The Forest Service and other federal agencies are authorized to work collaboratively with the public under a variety of laws and directives. Empowered by such, we work regularly with partners, including tribes, states, other federal agencies, nonprofits, businesses, and communities.
The sources on this page will help you understand current law relevant to collaboration and collaborative endeavors.
Collaborative Forest Landscape Restoration Act: Congress, under Title IV of Omnibus Public Land Management Act of 2009 (PDF, 40 KB), established the Collaborative Forest Landscape Restoration Program (CFLRP). The purpose of the CFLR Program is to encourage the collaborative, science-based ecosystem restoration of priority forest landscapes.
Collaborative Forest Restoration Act (P.L.106-393, Title VI): This act establishes the Collaborative Forest Restoration Program (CFRP) in New Mexico. CFRP is a cost-sharing program that promotes collaborative forest restoration projects on public land. Multiparty monitoring is a key requirement of CFRP projects.

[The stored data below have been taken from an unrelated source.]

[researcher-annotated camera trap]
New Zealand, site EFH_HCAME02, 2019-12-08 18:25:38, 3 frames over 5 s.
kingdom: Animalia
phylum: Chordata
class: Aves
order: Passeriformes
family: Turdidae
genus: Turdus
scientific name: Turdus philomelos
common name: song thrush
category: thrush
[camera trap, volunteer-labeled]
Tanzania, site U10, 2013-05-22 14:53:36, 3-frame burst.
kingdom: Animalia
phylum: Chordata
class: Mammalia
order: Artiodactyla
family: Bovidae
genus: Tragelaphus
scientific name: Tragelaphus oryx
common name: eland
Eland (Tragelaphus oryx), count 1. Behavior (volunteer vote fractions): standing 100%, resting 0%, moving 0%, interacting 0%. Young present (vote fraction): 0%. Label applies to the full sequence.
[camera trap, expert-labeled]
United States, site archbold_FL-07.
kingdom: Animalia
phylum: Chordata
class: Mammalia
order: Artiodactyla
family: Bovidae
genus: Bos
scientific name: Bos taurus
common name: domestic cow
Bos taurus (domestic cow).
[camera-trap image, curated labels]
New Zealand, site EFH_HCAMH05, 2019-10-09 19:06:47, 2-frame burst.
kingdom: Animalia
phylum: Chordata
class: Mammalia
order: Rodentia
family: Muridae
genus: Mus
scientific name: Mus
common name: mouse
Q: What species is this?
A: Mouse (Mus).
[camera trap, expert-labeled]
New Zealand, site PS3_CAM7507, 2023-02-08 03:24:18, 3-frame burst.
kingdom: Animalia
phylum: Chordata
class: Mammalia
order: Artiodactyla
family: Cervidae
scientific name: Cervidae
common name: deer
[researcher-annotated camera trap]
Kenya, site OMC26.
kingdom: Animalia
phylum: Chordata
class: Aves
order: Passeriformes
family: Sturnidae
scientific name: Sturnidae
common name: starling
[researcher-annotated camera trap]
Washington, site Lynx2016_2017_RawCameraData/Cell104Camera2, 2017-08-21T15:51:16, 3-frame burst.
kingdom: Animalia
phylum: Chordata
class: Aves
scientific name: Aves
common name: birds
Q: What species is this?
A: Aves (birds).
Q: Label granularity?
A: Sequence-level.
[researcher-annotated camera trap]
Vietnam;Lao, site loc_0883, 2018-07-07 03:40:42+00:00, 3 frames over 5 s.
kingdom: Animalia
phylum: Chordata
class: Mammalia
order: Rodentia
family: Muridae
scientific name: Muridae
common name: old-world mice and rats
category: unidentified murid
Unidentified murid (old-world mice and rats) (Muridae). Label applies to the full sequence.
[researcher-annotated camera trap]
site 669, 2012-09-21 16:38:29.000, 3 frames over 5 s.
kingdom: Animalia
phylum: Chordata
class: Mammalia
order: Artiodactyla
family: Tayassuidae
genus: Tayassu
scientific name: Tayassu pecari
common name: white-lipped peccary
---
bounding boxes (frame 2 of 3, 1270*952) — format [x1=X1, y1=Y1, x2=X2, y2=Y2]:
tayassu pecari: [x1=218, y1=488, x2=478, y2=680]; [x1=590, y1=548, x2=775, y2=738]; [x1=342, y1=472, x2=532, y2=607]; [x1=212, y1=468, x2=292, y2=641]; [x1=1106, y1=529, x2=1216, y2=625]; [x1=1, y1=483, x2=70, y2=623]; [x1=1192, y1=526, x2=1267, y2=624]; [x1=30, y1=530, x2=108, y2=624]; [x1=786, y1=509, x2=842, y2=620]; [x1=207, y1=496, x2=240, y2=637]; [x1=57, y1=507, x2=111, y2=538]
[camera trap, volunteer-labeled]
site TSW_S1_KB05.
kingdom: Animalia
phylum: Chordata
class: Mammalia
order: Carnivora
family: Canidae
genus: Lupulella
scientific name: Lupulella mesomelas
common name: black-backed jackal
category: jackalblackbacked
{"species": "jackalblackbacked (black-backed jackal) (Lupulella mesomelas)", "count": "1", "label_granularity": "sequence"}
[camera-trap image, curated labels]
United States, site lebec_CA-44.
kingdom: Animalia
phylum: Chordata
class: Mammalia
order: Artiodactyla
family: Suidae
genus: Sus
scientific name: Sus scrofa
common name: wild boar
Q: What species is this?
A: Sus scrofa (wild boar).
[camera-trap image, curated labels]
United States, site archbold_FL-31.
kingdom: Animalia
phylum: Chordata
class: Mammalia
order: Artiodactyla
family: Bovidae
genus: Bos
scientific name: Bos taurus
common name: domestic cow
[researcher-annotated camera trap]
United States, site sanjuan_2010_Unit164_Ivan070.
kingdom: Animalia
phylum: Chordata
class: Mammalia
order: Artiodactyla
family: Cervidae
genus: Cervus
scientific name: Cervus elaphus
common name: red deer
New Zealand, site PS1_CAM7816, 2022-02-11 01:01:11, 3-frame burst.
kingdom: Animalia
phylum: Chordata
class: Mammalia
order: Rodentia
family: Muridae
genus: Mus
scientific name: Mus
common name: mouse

Federal Advisory Committee Act (5 USC Title 5): FACA provides detailed rules for federal agencies working with collaborative groups and integrating their ideas into decisions. The intent of FACA is to ensure access for all citizens in agency policy decisions.
Healthy Forests Restoration Act: The Healthy Forests Restoration Act of 2003 significantly changed the way the Forest Service and the Bureau of Land Management do fuel reduction projects to reduce the risk of catastrophic fire. In addition to specifying how special fuels reduction projects should be created and implemented, the law also promotes use of biomass and small diameter materials; creates a forest reserve program; provides technical assistance for private landowners, and addresses insect infestations and other environmental threats to healthy forests.
National Environmental Policy Act (NEPA). One of the primary goals of the NEPA is to encourage meaningful public input and involvement in the process of evaluating the environmental impacts of proposed federal actions. A NEPA Task Force found that collaborative approaches to engaging the public and assessing the impacts of federal actions under NEPA can improve the quality of decision-making and increase public trust and confidence in agency decisions.
Secure Rural Schools (Public Law 106-393): Since 1908, the federal government has paid the states between one-quarter to one-half of the revenue received from National Forest System lands, with payments to be used primarily for schools and road maintenance by the counties in which those federal lands are located. With the steep decline in federal timber sales in the late 1980s, revenue to local governments also declined. In response, Congress passed the Secure Schools Act in 2000 to stabilize payments to counties and to "make additional investments in, and create additional employment opportunities through projects that improve the maintenance of existing infrastructure, implement stewardship objectives that enhance forest ecosystems, and restore and improve land health and water quality." The Act also establishes Resource Advisory Committees, a collaborative mechanism for local communities to design, fund and implmenent many types of restoration projects.
Service First Authority (P. L. 106-291, 109-54, 110-329, 111-8): The laws creating Service First give the Secretaries of the Interior and Agriculture the authority to establish pilot programs involving certain land management agencies to conduct activities jointly or on behalf of one another; collocate in federal offices or leased facilities; make reciprocal delegations of their respective authorities, duties and responsibilities, and make transfer of funds and reimbursement of funds on an annual basis, including transfers and reimbursements for multi-year projects. Service First is a concept of organizing work with an external focus. It's about achieving the timeless goals of land stewardship and quality public service.
Stewardship Contracting: The 2003 Appropriations Act (16 U.S.C. 2104 Note) provides the Forest Service and the Bureau of Land Management ten-year authority to enter into stewardship contracts and agreements. Stewardship contracting is intended to promote collaborative working relationships with local communities, improve land conditions, and help develop sustainable rural economies by developing, implementing, and monitoring projects collaboratively. Final agency direction became effective December 12, 2005.
Tribal Forest Protection Act (P.L. 108-278): The Tribal Forest Protection Act (TFPA) establishes a process for tribes to work collaboratively with federal agencies to perform hazardous fuel reduction and forest health projects on federal lands adjacent to tribal lands.